The directive seems to be part of a wider and growing pattern. Yesterday, for example, journalists in the Siberian region of Omsk who went to the local authorities to receive accreditation for an international arms exhibition were reminded by an officer of the Federal Security Service (FSB), Aleksandr Trikachev, about the existence of state secrets and the need for vigilance. Trikachev asked the journalists not to get drunk or otherwise lose control, warning that foreigners like to videotape such incidents. He also urged the journalists to consult with him prior to interviewing foreigners and to brief the FSB on the substance of the interviews afterward. Trikachev emphasized, however, that a full report was unnecessary, saying: “We will talk and I will ask questions.” The local FSB evidently fears that a large contingent of foreign intelligence agents using diplomatic cover will be at the arms exhibition to check out Russian military hardware (Radio Liberty, June 5).

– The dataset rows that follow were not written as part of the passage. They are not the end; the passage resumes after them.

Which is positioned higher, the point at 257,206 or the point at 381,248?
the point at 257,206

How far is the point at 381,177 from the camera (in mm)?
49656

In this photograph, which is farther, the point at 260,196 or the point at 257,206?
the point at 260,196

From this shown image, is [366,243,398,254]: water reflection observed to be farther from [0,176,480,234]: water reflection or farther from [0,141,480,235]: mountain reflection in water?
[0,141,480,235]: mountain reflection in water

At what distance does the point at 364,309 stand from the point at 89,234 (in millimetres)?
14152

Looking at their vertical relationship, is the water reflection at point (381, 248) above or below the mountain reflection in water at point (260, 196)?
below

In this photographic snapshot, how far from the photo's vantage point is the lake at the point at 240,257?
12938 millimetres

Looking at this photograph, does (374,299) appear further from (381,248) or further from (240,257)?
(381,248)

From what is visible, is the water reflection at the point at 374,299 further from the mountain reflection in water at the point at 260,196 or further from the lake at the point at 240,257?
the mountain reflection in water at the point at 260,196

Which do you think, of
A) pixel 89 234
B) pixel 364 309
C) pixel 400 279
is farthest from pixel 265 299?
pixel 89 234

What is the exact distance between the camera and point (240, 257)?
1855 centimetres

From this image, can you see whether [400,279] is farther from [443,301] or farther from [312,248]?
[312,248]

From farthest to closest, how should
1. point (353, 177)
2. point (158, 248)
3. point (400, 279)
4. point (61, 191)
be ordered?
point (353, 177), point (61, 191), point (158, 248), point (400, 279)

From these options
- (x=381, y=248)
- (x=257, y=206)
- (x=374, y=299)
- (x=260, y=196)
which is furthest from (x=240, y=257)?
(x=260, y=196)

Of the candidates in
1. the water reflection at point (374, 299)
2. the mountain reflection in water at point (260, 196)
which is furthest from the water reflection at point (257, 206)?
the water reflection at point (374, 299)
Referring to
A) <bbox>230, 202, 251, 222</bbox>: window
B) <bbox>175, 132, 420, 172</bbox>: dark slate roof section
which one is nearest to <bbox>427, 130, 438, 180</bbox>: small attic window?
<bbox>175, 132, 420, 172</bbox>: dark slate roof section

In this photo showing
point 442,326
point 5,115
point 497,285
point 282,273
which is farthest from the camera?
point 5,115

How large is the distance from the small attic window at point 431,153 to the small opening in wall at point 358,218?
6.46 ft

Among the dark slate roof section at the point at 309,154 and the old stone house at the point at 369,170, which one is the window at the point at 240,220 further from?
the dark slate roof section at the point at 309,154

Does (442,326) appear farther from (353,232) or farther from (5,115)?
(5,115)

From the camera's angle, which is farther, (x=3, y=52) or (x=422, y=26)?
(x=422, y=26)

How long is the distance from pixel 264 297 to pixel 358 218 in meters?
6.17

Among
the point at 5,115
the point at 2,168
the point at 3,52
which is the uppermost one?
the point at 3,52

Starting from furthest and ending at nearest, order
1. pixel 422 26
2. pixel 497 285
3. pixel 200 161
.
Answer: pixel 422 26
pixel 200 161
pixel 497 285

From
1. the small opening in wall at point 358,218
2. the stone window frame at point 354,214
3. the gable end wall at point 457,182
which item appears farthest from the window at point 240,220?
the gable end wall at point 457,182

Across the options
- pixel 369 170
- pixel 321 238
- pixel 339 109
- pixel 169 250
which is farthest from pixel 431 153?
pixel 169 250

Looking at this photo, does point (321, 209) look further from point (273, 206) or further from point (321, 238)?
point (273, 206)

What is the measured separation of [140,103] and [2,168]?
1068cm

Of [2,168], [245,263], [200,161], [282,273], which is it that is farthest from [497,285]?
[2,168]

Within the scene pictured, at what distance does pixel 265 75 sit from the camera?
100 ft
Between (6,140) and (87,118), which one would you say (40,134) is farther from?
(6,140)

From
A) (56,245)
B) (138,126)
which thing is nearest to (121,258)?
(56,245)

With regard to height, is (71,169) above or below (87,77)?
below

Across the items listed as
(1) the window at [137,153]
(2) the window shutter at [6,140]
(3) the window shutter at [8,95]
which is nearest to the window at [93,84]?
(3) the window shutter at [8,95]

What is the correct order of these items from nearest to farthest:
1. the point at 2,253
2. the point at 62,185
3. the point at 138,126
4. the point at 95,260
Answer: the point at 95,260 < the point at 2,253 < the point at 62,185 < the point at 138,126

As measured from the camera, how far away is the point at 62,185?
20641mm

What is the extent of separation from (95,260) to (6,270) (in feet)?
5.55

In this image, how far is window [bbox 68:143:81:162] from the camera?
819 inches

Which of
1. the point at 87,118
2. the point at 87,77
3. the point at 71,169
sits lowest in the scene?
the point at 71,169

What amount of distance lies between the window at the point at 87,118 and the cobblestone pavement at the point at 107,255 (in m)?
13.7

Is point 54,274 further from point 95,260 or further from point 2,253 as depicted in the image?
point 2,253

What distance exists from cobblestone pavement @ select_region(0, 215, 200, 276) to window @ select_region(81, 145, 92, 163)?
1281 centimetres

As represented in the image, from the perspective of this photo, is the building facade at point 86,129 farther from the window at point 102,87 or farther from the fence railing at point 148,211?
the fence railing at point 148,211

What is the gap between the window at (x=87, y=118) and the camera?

In April, the FSB charged Valentin Danilov, head of the Thermo-Physics Center of Krasnoyarsk State Technical University, with trying to sell space research secrets to China, a charge that Danilov’s colleagues deny (see the Monitor, April 23). Meanwhile prosecutors in the central Russian region of Kaluga yesterday began cross-examining Igor Sutyagin, a researcher at the Academy of Sciences’ U.S.A. and Canada Institute, who was arrested by the FSB in October 1999. Sutyagin is accused of passing military secrets to the United States and Britain, including those involving the readiness of Russian nuclear weapons and Russia’s missile attack early-warning system. The FSB claims that Sutyagin, an expert in the area of U.S. military-technical and military-economic policy, worked closely with two employees of a British consulting firm, Alternative Futures, whom the FSB allege were U.S. intelligence agents. Sutyagin has denied the charges (NTV.ru, June 5; see the Monitor, February 28).